Queremos voltar a ser um município que, nos moldes da Amazônia, se caracterize como um município sustentável, que maneja os recursos florestais nativos e valoriza os agricultores? Queremos voltar a ser um município que cuida de seus moradores, se preocupa com a inclusão social e manutenção da população rural em seus territórios? Dê sua opinião participe!
Lendo a matéria do Arnaldo das Neves sobre a Estação Ecológica da Juréia, rememorei por aqui os tempos de militância à frente da Assoc. em Defesa da Juréia nos anos 80/90, onde fui conselheiro e participante ativo das discussões que levaram - na época - á criação da Estação Ecológica Juréia-Itatins. Nesse debate acalorado, muitas vezes o discurso anti-ambientalista partia das autoridades locais, que acreditavam numa Iguape ladeada por indústrias e por um padrão de desenvolvimento que não convinha para a região. Fui um crítico voraz, dentro da Assoc. em Defesa da Juréia, da visão purista da estação ecológica não comtemplar moradores (mesmo porque muitos dos meus familiares nasceram e/ou viveram na região) e foram eles os responsáveis pela preservação (ou não?!) O decreto da estação ecológicaa numa gigantesa área no governo Montoro pegou a todos nós de "surpresa", porque sabíamos que a pressão seria muito forte, e os custos de desapropriação certamente impossíveis.

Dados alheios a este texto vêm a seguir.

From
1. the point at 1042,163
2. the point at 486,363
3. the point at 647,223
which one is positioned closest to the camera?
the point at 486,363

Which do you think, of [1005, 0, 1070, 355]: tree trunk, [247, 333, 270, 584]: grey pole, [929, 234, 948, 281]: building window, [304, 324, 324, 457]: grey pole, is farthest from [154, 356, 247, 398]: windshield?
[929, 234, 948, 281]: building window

ResponderExcluirPOr outro lado, lembro que muitas das nossas reuniões giravam em torno dos interesses de alguns poucos e pequenos empresários locais - que se utilizavam da boa fé dos moradores e das populações tradicionais para reforçarem seus interesses em continuar produzindo dentro da área da estação (e isso soava para nós como uma das coisas preocupantes que deveríamos combater!) Estou afastado atualmente das discussões sobre a Juréia, e gostaria de aprofundar a reflexão sobre os pontos da ação impetrados pelo meu amigo Fábio Feldmann (aliás, um dos grandes ambientalistas do Brasil e do mundo). Mosaicos ou outras categorias de unidades de preservação ambiental não podem levar a um esfacelamento do arcabouço jurídio que norteou a criação da estação ecológica, levando a um "loteamento" e a um sucateamento imobiliário da região, processo esse tão presente em grande parcela do nosso litoral? Como conciliar essas duas vertentes, estimulando a pesquisa e o conhecimento científico, aliado ao ecoturismo sem destruir o patrimõnio ambiental? Qual a posição das autoridades e dos 'ecologistas" iguapenses sobre a questão!